Author Stokes Oliver to talk at WSU April 1
2:15:03 PM CDT - Friday, March 11, 2005
Stephanie Stokes Oliver, the author of the recently published "Song for My Father: Memoir of an All-American Family," will give a lecture at 7 p.m. Friday, April 1, at the Eugene M. Hughes Metropolitan Complex.
Oliver's father was the late Judge Charles M. Stokes, who was born in Fredonia, Kan., and raised in Pratt, Kan. Stokes was a prominent member of the National Republican Party. The jacket of Oliver's book relates a second-grade incident — when Oliver revealed she would follow her father's lead in voting for Richard Nixon in a mock election — that brought home the significance of her father's political affiliation.
Known as "Stokey," Judge Stokes was a black pioneer in the fields of law and politics. When he learned that only one black lawyer was practicing in Seattle, he and his family moved from Kansas to Seattle, and he started practicing law there in 1943. He became the city's first black state legislator and the state's first black district court judge.

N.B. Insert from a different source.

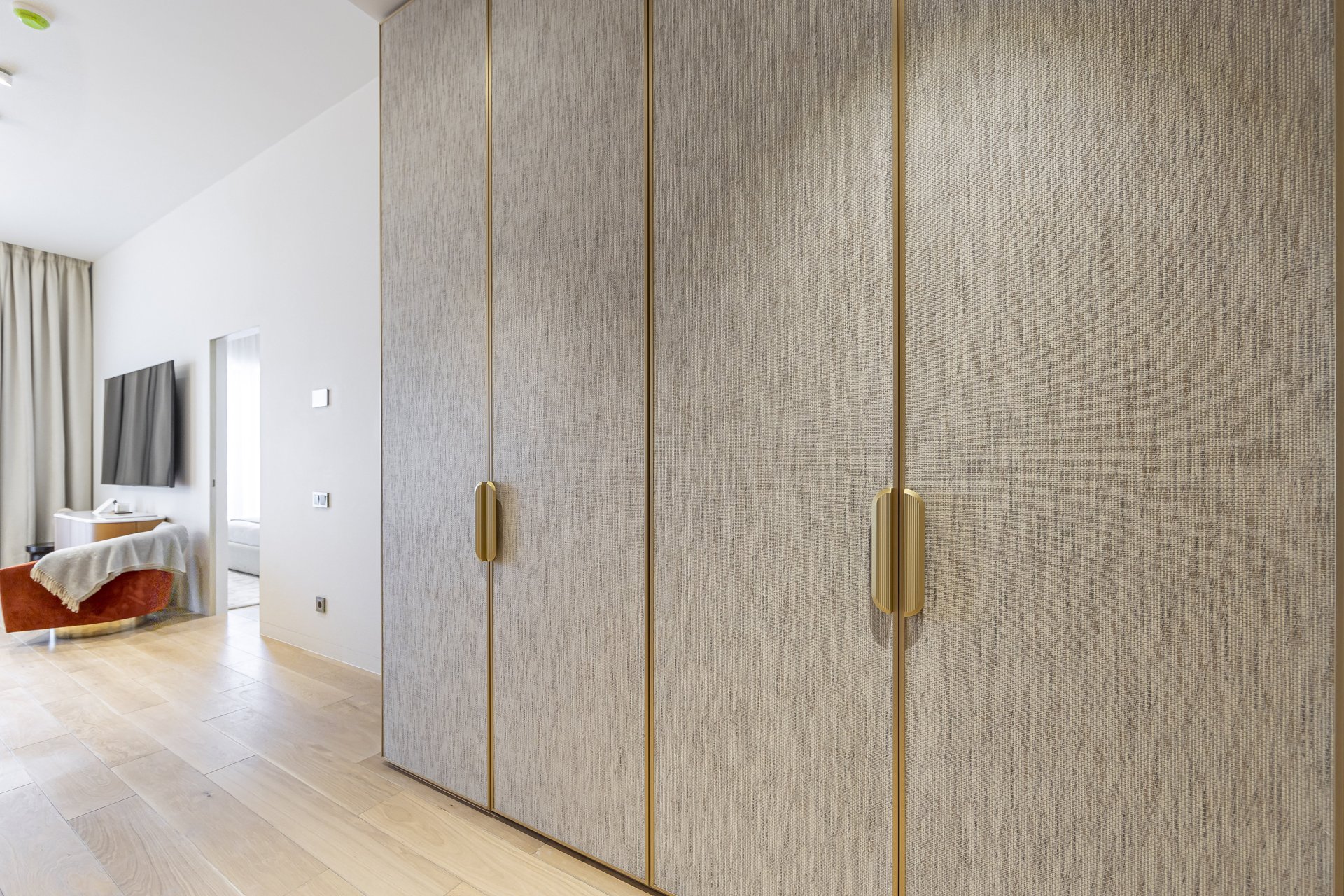 Residence-5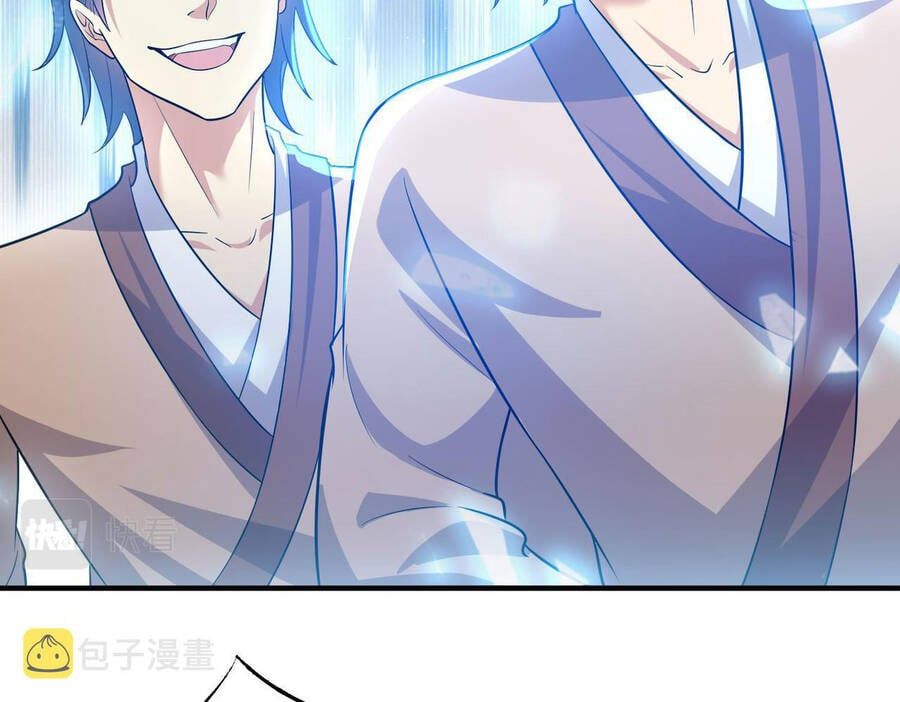 đọc truyện Mạnh Lên Từ Cõi Chết Chương 24 ảnh 84 tại Thiên Thai Truyện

Oliver, who is editor-at-large with Essence magazine, will share her memories and experiences of growing up in the turbulent 1960s, when her views clashed many times with those of her father. Oliver is also president of SSO Communications, a publishing and new-media consulting firm in the New York area, and she writes a column called On Purpose for NiaOnline, a popular Internet community for black women.
Oliver's lecture, which is presented by the Office of Multicultural Affairs and co-sponsored by the Student Government Association, is free and open to the public.